Sono 41 i fitofarmaci banditi in Europa che continuano a esser esportati soprattutto nei Paesi più poveri. E l’Italia è al secondo posto in questa classifica
di Maria Pia Terrosi
Solo nel 2018 dai Paesi europei sono partite più di 81.000 tonnellate di pesticidi tossici. Prodotti banditi nella Ue – in alcuni casi da molti anni – per i loro rischi potenziali per la salute umana e per l’ambiente, ma evidentemente buoni per essere utilizzati altrove.
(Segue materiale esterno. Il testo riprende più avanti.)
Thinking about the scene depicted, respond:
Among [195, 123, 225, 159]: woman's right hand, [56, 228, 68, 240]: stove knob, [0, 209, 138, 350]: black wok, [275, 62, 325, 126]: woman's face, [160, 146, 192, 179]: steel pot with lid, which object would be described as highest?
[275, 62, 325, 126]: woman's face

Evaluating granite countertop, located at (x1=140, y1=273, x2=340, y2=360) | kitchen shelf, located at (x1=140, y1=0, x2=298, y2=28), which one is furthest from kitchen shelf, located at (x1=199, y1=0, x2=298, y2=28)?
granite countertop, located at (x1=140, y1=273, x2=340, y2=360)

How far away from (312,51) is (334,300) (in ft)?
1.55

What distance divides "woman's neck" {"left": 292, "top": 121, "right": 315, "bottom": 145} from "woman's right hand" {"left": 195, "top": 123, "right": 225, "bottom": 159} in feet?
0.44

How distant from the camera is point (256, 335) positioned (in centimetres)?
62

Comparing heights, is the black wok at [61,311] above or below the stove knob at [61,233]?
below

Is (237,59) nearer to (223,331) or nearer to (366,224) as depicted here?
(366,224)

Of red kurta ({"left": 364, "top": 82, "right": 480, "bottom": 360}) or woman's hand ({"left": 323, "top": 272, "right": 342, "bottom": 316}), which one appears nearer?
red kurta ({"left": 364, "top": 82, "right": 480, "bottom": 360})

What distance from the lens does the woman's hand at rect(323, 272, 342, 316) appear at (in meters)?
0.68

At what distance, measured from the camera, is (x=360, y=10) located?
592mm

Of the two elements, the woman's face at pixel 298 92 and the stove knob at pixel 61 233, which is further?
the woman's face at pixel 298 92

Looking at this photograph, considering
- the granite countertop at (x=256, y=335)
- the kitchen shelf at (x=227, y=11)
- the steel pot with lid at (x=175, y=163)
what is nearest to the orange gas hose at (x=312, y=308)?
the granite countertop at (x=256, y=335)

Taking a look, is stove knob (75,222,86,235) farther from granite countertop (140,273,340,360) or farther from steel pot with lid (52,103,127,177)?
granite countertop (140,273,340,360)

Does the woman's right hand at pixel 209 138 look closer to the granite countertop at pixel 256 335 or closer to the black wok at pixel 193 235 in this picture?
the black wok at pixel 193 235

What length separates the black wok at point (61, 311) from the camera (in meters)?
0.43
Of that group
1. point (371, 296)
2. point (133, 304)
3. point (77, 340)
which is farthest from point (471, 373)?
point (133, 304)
Questo quanto emerge da un’inchiesta condotta da Greenpeace Uk, Unearthed e dalla svizzera Public Eye che hanno analizzato le notifiche di esportazione che le aziende sono tenute a produrre negli scambi commerciali.
Quarantuno prodotti fitosanitari che sono stati destinati complessivamente a 85 Paesi, anche se in prevalenza sono finiti in quelli a medio e basso reddito. Paesi non in grado di utilizzare alternative più avanzate e meno economiche e dove peraltro l’impiego di pesticidi comporta rischi maggiori a causa di carenze normative e minori controlli.
In testa in termini di quantità esportate il Regno Unito (32.187 tonnellate), seguito dall’Italia con 9.500 tonnellate pari al 12% delle esportazioni notificate. Per quanto riguarda l’Italia nell’elenco figurano 10 prodotti fitosanitari destinati tra gli altri a Usa, Australia, Canada, Marocco, Sud Africa, India, Giappone, Messico, Iran e Vietnam.
Complessivamente mettendo insieme Regno Unito, Italia, Paesi Bassi, Germania, Francia, Belgio e Spagna si arriva a più del 90% dei volumi esportati. Tra i primi 10 importatori figurano gli Usa, il Brasile, l’Ucraina, il Marocco, il Messico e il Sudafrica.
Guardando ai prodotti esportati, il più scambiato è il paraquat, erbicida utilizzato nelle monoculture di mais, soia e cotone. Proibito dal lontano 2007 in Europa, continua a essere esportato soprattutto in sud America, Asia e Africa. A seguire il dichloropropene vietato nellla Ue ma tranquillamente esportato principalmente in Marocco, e il cianammide che finisce in Perù, Cile e Sudafrica.
Per quanto riguarda l’Italia, la prima sostanza esportata in termini di volumi à stato il trifluralin. Riconosciuto cancerogeno, è stato vietato nella Ue nel 2007 anche a causa della sua elevata tossicità per i pesci e altri organismi acquatici, nonché per la sua elevata persistenza nel suolo. Il secondo posto (con 1.820 tonnellate) spetta a un altro sospetto cancerogeno per gli esseri umani: l’erbicida l’ethalfluralin, diretto principalmente in Canada e Stati Uniti.
L’esportazione di pesticidi tossici è una pratica che le Nazioni Unite hanno definito “deplorevole”, resa possibile dalla presenza di normative più deboli nei Paesi di destinazione. Ma anche evidentemente da lacune nella stessa legislazione europea che consentono alle aziende chimiche di continuare a produrre in Europa pesticidi il cui impiego è vietato nel territorio europeo.
Un comportamento basato su un “doppio standard” etico, ma anche miope. Prima di tutto perché i danni all’ambiente, agli equilibri naturali, alla biodiversità non si fermano certo sulle linee di confine. In secondo luogo perché se è vero che gli Usa, il Brasile e l’Ucraina sono tra i principali importatori di pesticidi tossici, va ricordato che sono anche quelli che poi esportano grandi quantità di derrate alimentari verso l’Europa. E così il cerchio si chiude.